*** Opening Material for this task ***

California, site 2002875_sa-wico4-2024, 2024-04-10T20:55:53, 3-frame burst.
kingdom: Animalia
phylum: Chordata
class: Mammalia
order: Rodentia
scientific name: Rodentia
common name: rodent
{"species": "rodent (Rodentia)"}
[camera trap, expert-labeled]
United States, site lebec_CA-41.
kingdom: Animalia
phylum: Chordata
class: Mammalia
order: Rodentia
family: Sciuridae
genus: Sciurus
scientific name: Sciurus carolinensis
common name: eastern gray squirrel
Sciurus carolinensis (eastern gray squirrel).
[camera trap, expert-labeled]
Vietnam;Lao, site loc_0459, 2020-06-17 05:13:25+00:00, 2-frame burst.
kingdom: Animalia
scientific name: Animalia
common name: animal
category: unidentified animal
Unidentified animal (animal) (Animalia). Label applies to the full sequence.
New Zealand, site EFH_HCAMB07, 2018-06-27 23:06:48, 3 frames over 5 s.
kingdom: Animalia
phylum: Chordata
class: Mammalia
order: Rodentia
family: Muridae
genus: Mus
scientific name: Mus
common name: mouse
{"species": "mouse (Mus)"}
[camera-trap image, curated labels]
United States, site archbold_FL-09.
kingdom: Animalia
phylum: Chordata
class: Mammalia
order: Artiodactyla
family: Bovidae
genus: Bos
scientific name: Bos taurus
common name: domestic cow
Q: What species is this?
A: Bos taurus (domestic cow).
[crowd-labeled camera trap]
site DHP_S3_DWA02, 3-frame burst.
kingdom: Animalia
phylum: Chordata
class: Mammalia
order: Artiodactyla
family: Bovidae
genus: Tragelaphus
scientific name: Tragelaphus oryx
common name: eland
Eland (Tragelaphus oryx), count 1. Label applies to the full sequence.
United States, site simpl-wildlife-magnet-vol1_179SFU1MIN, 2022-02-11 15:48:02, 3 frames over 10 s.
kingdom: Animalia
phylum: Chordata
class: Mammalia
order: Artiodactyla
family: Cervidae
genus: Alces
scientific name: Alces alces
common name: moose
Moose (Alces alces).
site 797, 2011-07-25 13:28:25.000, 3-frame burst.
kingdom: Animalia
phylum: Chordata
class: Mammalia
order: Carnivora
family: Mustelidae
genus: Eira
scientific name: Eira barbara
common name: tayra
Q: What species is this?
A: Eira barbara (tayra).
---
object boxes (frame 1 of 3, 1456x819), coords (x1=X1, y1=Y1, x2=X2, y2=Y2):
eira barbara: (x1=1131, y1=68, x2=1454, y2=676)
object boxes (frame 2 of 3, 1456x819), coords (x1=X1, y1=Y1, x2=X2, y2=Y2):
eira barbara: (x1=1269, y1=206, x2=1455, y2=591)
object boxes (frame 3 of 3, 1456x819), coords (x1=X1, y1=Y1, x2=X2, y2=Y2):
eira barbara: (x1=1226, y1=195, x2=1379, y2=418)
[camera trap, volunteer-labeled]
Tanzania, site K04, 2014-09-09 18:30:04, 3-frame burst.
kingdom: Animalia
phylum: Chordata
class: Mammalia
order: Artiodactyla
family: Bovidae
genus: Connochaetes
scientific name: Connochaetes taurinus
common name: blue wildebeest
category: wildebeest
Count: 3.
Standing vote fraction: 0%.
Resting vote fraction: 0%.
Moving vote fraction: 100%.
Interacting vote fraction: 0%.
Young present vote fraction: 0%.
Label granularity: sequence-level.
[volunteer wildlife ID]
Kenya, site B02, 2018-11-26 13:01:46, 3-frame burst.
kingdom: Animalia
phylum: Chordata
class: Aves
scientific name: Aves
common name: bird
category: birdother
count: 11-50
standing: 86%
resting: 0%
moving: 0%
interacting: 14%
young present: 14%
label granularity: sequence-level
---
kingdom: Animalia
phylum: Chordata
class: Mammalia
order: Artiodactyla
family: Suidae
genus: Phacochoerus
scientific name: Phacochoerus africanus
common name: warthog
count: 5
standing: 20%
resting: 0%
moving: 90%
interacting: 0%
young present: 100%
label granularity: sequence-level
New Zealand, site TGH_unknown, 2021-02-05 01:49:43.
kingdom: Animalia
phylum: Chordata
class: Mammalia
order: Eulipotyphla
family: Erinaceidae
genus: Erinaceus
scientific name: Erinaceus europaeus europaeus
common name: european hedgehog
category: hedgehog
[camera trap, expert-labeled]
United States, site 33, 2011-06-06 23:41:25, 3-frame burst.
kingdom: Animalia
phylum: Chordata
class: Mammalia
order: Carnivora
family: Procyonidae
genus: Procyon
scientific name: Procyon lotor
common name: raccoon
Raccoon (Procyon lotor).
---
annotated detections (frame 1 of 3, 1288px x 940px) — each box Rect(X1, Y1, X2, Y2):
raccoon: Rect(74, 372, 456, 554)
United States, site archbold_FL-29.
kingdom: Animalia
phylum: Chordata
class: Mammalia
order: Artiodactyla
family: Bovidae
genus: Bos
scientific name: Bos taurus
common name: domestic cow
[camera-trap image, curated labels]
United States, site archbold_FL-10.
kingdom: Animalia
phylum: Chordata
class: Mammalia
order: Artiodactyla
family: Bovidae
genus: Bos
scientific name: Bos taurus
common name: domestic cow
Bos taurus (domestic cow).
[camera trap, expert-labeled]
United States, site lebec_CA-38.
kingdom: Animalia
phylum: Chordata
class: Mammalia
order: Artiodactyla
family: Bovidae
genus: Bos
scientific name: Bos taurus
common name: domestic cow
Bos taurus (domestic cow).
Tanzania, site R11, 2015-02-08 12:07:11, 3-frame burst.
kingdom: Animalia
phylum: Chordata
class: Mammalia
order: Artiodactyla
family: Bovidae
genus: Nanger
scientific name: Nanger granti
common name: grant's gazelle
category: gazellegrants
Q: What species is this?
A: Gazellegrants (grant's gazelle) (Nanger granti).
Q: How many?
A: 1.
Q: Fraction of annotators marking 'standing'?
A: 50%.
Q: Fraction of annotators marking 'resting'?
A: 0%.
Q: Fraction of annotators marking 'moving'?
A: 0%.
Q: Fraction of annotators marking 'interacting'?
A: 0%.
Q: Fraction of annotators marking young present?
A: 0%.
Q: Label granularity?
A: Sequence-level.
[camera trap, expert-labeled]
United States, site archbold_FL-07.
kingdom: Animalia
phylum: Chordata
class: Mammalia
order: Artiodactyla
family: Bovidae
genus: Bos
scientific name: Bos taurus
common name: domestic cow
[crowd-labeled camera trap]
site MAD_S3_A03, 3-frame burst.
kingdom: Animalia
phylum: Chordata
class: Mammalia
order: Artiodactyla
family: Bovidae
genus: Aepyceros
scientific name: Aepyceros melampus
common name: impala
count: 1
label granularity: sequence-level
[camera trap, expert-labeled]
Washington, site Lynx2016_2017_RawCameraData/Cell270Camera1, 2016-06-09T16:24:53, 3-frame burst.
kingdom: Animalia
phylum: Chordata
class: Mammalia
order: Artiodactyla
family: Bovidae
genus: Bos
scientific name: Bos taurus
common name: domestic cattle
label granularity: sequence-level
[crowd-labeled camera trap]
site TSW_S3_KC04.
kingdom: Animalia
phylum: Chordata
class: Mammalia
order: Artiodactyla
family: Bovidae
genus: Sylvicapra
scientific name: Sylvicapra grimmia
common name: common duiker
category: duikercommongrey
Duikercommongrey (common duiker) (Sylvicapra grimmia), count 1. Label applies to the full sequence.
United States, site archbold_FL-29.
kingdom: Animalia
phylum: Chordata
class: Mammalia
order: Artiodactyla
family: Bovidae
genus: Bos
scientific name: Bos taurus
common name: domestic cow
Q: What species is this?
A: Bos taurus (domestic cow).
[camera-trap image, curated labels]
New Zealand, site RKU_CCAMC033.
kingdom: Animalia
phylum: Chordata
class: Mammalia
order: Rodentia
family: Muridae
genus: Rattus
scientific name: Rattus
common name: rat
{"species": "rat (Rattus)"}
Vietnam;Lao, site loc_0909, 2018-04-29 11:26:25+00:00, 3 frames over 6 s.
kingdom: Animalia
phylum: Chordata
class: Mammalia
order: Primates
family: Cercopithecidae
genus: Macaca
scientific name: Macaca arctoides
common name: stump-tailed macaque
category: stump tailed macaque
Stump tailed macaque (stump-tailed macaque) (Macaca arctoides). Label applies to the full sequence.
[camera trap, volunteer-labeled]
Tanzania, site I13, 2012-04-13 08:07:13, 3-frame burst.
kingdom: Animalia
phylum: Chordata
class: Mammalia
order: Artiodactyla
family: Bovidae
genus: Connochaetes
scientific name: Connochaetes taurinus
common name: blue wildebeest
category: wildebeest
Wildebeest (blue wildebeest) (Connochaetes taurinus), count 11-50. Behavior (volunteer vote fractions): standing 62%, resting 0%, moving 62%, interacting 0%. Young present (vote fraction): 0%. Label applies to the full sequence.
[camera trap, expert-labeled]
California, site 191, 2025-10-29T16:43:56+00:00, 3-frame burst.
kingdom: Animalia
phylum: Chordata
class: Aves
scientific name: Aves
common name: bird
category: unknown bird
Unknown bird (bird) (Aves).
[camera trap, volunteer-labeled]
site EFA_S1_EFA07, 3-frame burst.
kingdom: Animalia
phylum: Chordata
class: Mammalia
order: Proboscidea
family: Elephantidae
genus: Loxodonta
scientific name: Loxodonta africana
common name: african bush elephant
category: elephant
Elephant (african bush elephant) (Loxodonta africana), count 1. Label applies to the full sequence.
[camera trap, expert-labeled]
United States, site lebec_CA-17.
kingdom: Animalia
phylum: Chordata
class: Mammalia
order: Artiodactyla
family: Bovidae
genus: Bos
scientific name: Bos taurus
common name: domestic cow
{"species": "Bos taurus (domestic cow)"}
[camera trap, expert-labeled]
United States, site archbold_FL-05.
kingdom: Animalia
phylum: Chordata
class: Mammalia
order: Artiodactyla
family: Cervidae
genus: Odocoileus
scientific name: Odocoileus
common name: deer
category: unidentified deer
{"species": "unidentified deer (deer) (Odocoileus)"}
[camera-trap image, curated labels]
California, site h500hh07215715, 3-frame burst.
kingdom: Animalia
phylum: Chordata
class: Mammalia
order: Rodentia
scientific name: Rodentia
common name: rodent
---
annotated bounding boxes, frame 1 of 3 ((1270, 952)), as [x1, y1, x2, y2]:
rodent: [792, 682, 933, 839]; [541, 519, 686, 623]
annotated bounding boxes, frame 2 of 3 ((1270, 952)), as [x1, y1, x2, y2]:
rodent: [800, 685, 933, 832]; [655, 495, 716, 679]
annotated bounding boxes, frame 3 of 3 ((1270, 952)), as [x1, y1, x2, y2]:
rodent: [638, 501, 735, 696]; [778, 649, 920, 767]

*** Closing Material for this task ***

● **Requirement**
If a line contains the word "marking", it counts; say how many such lines there are in the data above, and nothing else.

● **The answer**
5